## PROBLEM STATEMENT:
Rewrite the entries below, putting "viewer" wherever "camera" appears and changing nothing else.

[Rows of spatial question data]
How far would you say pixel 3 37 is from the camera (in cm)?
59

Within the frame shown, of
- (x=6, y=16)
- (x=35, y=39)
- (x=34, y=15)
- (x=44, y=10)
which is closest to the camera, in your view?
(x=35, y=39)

## FINAL RESULT:
How far would you say pixel 3 37 is from the viewer (in cm)?
59

Within the frame shown, of
- (x=6, y=16)
- (x=35, y=39)
- (x=34, y=15)
- (x=44, y=10)
which is closest to the viewer, in your view?
(x=35, y=39)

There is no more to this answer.